El aire estaba cargado de un frío metálico. La mansión de la familia Han, a la que entré aferrándome a la cálida mano de mi madre como único faro, era como un castillo de un gigante de leyenda, incomprensible para la mente de un niño de diez años. Las paredes cubiertas de terciopelo, las gotas de lágrima de la araña gigante reflejadas en el suelo de mármol. Todo era tan irreal que me quitaba el aliento. Siguiendo la regla de que todos los empleados deben vivir como parte de la mansión, nuestro pequeño mundo, el de mi madre, que se convirtió en ayudante de cocina, y el mío, se integró en un rincón de este enorme castillo.
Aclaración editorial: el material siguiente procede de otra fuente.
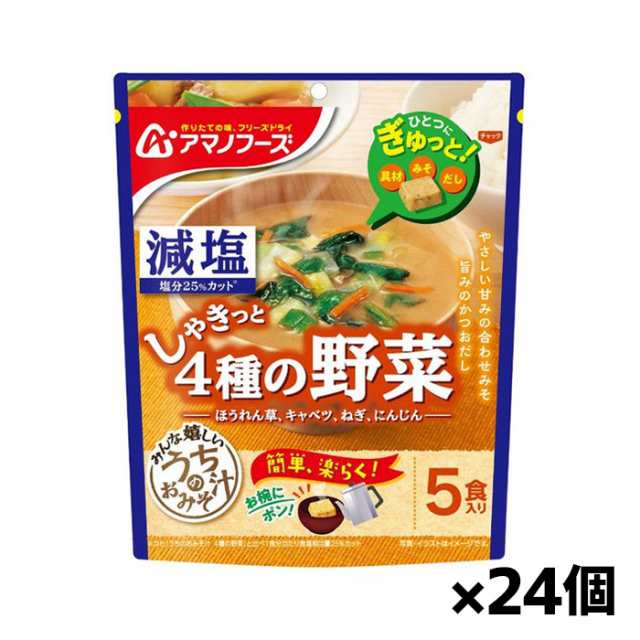 PAY　マーケット　アサヒグループ　フリーズドライ)の通販はau　4種の野菜5食入り　健康エクスプレス　au　アマノフーズ　PAY　x24個(味噌汁　減塩うちのおみそ汁　マーケット－通販サイト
Antes de que pudiera desempacar en el modesto y funcional alojamiento de los sirvientes, alejado del esplendor del edificio principal, mi madre fue llamada a la cocina.
"No te vayas muy lejos, quédate quieto, ¿de acuerdo?"
La voz de mi madre temblaba ligeramente de preocupación, pero la tentación que emanaba de este mundo desconocido era demasiado fuerte para cumplir su encargo.
Atraído por la tenue luz que fluía por el pasillo, llegué frente a un enorme ventanal. Más allá de la ventana, un jardín cultivado con una perfección geométrica me llamaba. Siguiendo el seto de boj, que parecía un laberinto sacado de un libro de cuentos, me encontré, como hipnotizado, en el jardín más profundo de la mansión. Allí, en medio de un silencio en el que incluso el tiempo parecía contener la respiración, descubrí a dos muchachos. Todo era idéntico. Camisas de seda caras, pantalones impecables hasta los tobillos, y sobre todo, rostros esculpidos como estatuas. Pero el aire que los envolvía era diferente, como la luz y la sombra.
Un chico estaba sentado en un banco debajo de un árbol viejo, con la nariz metida en un grueso libro que era casi tan grande como él. A su alrededor, que no se movía ni una brisa, reinaba la calma, como él mismo, y era maduro. El otro chico, incapaz de soportar ese silencio, arrojaba constantemente piedras junto al estanque brillante, rompiendo la superficie del agua. El sonido de 'pong, pong' era el único ruido.
El chico del estanque fue el primero en percibir mi leve presencia. Sus ojos grises, brillando con una curiosidad traviesa, me captaron con precisión.
"¿Eh? ¿Quién eres tú? No hay ratones que puedan entrar en este jardín."